Test methodology
This chapter provides an insight into the approach that was taken by the CICS performance team when producing performance benchmark results. The concept of a CICS workload is defined, along with a description of how workloads are designed and coded.
Performance testing requires the combination of several techniques to provide accurate, repeatable measurements. These techniques are presented here, while demonstrating some of the tools that were used when collecting performance data.
This chapter includes the following topics:
2.1 Workloads
This book uses the term workload extensively. The term refers to the combination of the following key components of the environment that are used when producing performance figures for a specific CICS configuration:
Application code
Application code can be written in any language that is supported by the CICS environment. The number, sequence, and ordering of EXEC CICS, EXEC SQL, or EXEC DLI commands dictate the flow of control between the application and the IBM CICS Transaction Server (TS) for IBM z/OS (CICS TS) environment under test and is known as the workload logic.

→ **TO DO**: Retype the test methodology passage above word for word, keeping every line in its original order.

→ **DATA**:
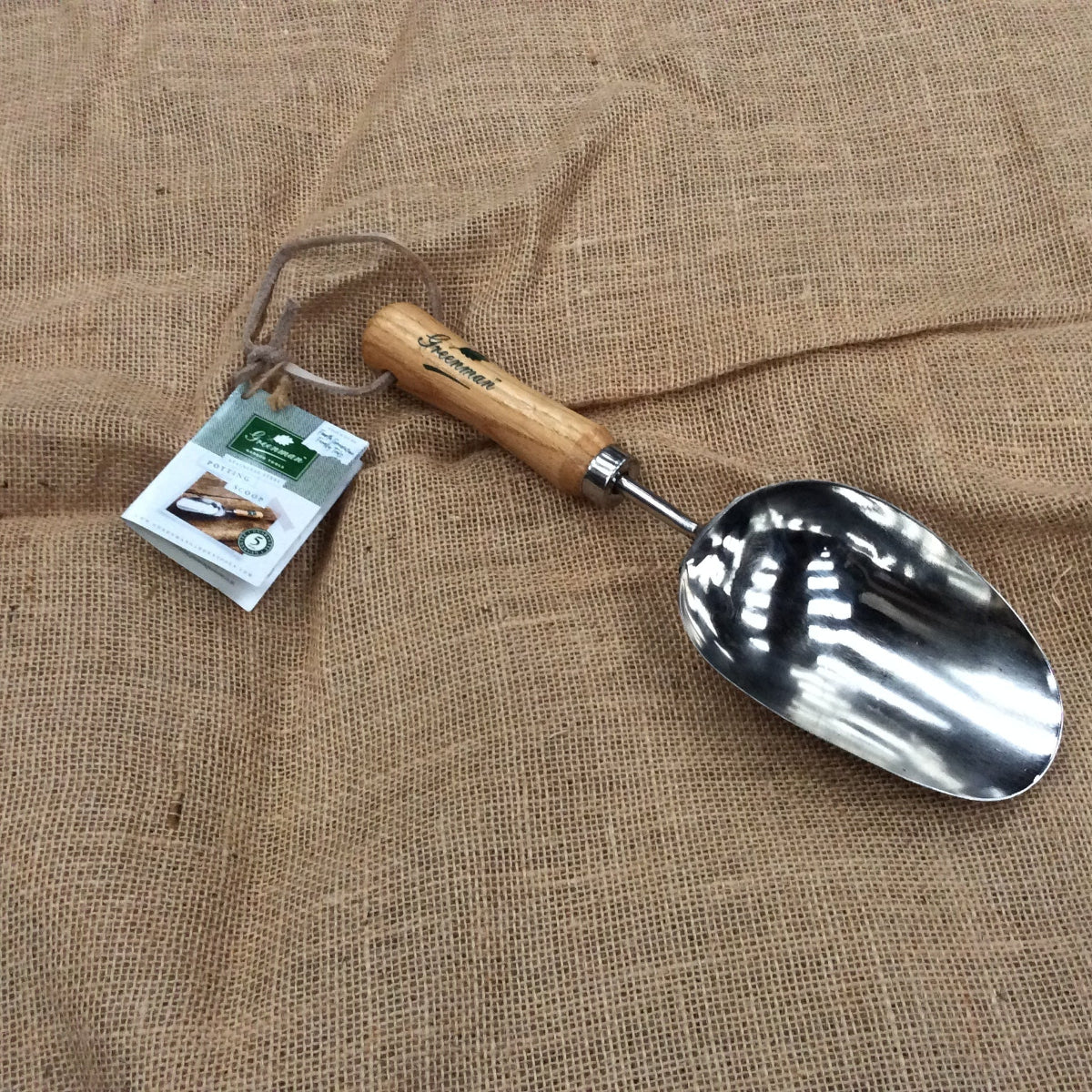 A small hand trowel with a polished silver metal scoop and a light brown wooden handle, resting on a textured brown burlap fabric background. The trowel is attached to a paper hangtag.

→ **ANSWER TO THE PROBLEM**:
Test methodology
This chapter provides an insight into the approach that was taken by the CICS performance team when producing performance benchmark results. The concept of a CICS workload is defined, along with a description of how workloads are designed and coded.
Performance testing requires the combination of several techniques to provide accurate, repeatable measurements. These techniques are presented here, while demonstrating some of the tools that were used when collecting performance data.
This chapter includes the following topics:
2.1 Workloads
This book uses the term workload extensively. The term refers to the combination of the following key components of the environment that are used when producing performance figures for a specific CICS configuration:
Application code
Application code can be written in any language that is supported by the CICS environment. The number, sequence, and ordering of EXEC CICS, EXEC SQL, or EXEC DLI commands dictate the flow of control between the application and the IBM CICS Transaction Server (TS) for IBM z/OS (CICS TS) environment under test and is known as the workload logic.